▶ [DATASET EXCERPTS]
Start of Block

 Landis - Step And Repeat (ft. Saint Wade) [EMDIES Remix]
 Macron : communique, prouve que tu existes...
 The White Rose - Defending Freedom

End of Block
Start of Block

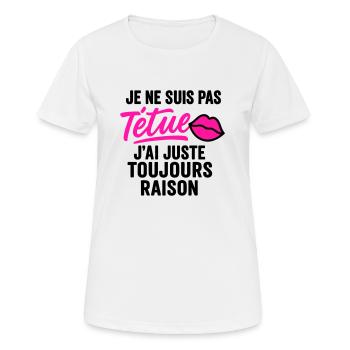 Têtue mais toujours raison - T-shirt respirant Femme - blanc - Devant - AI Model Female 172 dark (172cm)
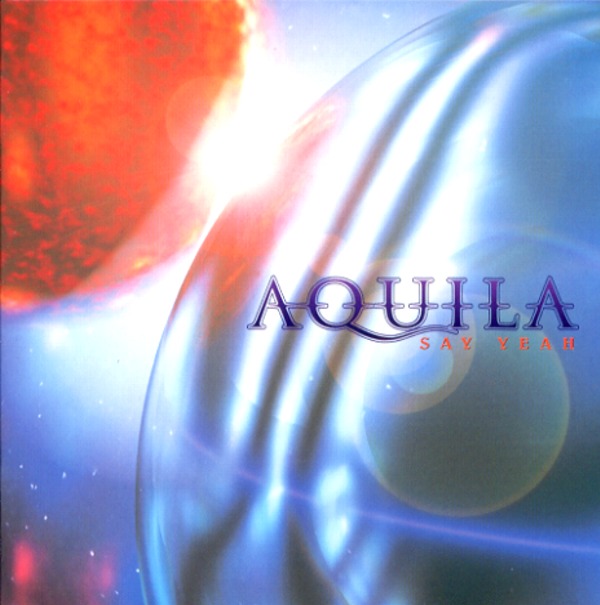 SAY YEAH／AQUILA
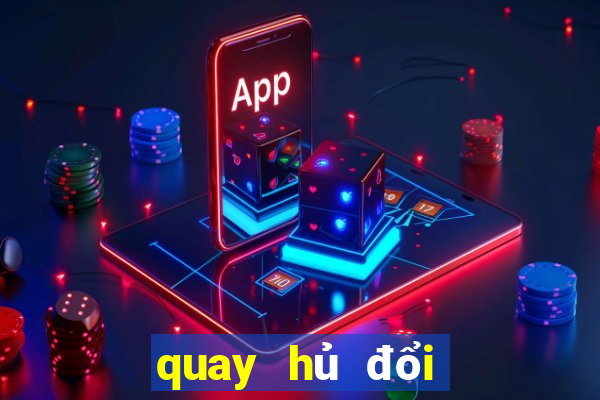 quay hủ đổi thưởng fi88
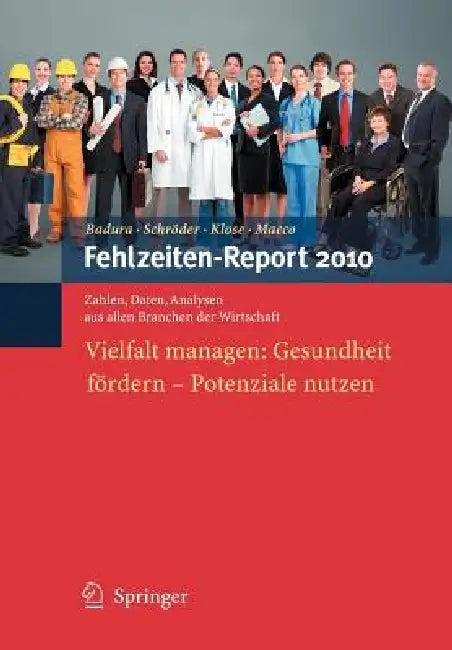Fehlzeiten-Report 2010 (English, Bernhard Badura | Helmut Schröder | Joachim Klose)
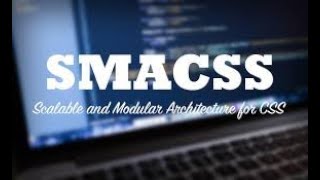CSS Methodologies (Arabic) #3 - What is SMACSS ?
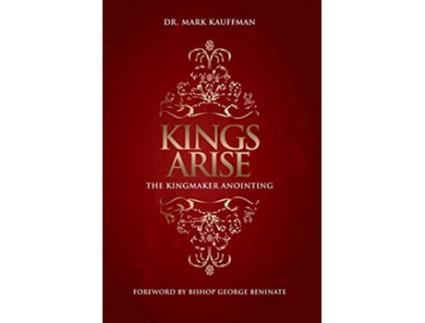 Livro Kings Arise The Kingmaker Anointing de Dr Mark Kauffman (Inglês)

End of Block

▶ [WHAT TO WORK ON] What you write must match the listing exactly, from the line with "quay hủ đổi thưởng fi88" up to and including the line with "Livro Kings Arise". Pictures stay out.

▶ [REPLY]
 quay hủ đổi thưởng fi88
Fehlzeiten-Report 2010 (English, Bernhard Badura | Helmut Schröder | Joachim Klose)
CSS Methodologies (Arabic) #3 - What is SMACSS ?
 Livro Kings Arise The Kingmaker Anointing de Dr Mark Kauffman (Inglês)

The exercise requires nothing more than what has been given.